(Exercise brief): Can you collect every line from the records below that contains the string "pink"? Case counts.

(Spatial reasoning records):
────────────────

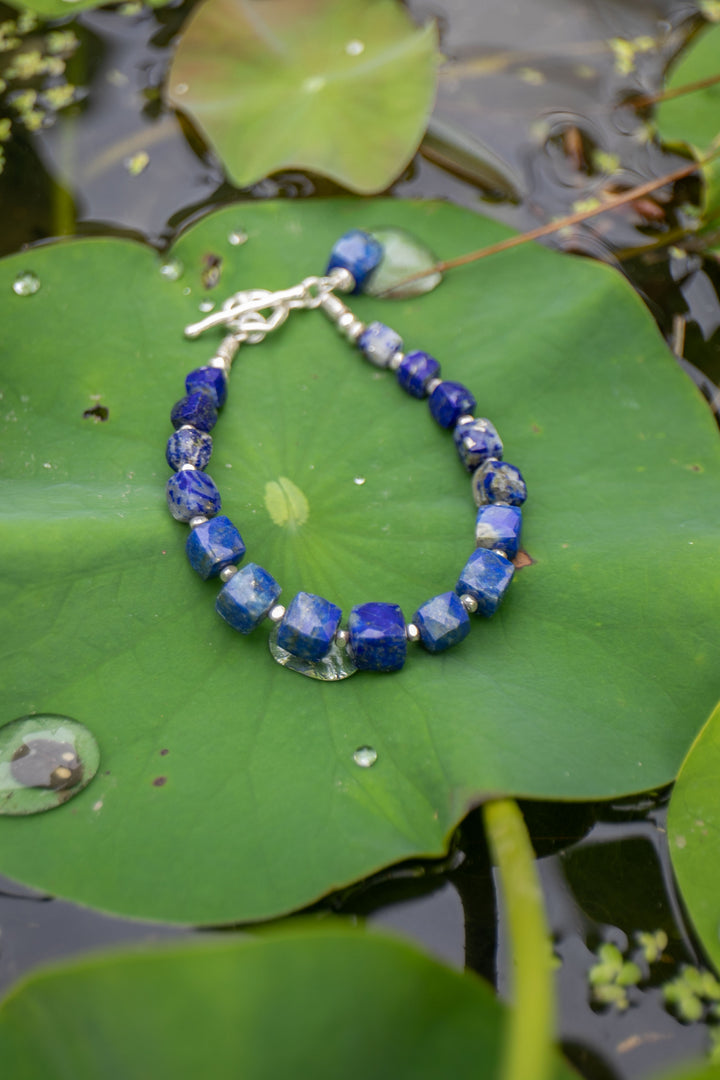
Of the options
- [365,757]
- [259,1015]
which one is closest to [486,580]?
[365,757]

────────────────

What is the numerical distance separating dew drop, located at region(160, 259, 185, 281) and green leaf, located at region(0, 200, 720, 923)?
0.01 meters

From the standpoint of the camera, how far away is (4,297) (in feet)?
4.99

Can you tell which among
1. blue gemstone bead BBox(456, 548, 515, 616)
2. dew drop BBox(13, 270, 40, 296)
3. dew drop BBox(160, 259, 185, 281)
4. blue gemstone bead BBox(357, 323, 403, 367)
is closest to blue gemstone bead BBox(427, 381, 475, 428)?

────────────────

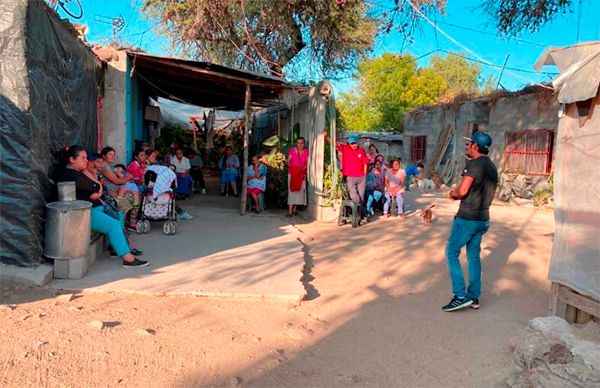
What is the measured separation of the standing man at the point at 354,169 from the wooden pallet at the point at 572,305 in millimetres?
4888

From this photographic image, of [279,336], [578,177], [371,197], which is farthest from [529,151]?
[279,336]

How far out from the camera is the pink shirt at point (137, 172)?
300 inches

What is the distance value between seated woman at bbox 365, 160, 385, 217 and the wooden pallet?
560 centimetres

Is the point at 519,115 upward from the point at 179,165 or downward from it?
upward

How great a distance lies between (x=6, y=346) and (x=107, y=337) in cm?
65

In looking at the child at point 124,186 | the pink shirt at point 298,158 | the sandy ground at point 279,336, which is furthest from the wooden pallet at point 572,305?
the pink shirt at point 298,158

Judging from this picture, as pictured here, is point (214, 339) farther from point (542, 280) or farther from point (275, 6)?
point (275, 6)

────────────────

(Answer to this task):
How far out from the camera is the pink shirt at point (137, 172)?
In looking at the child at point 124,186 | the pink shirt at point 298,158 | the sandy ground at point 279,336, which is furthest from the wooden pallet at point 572,305?
the pink shirt at point 298,158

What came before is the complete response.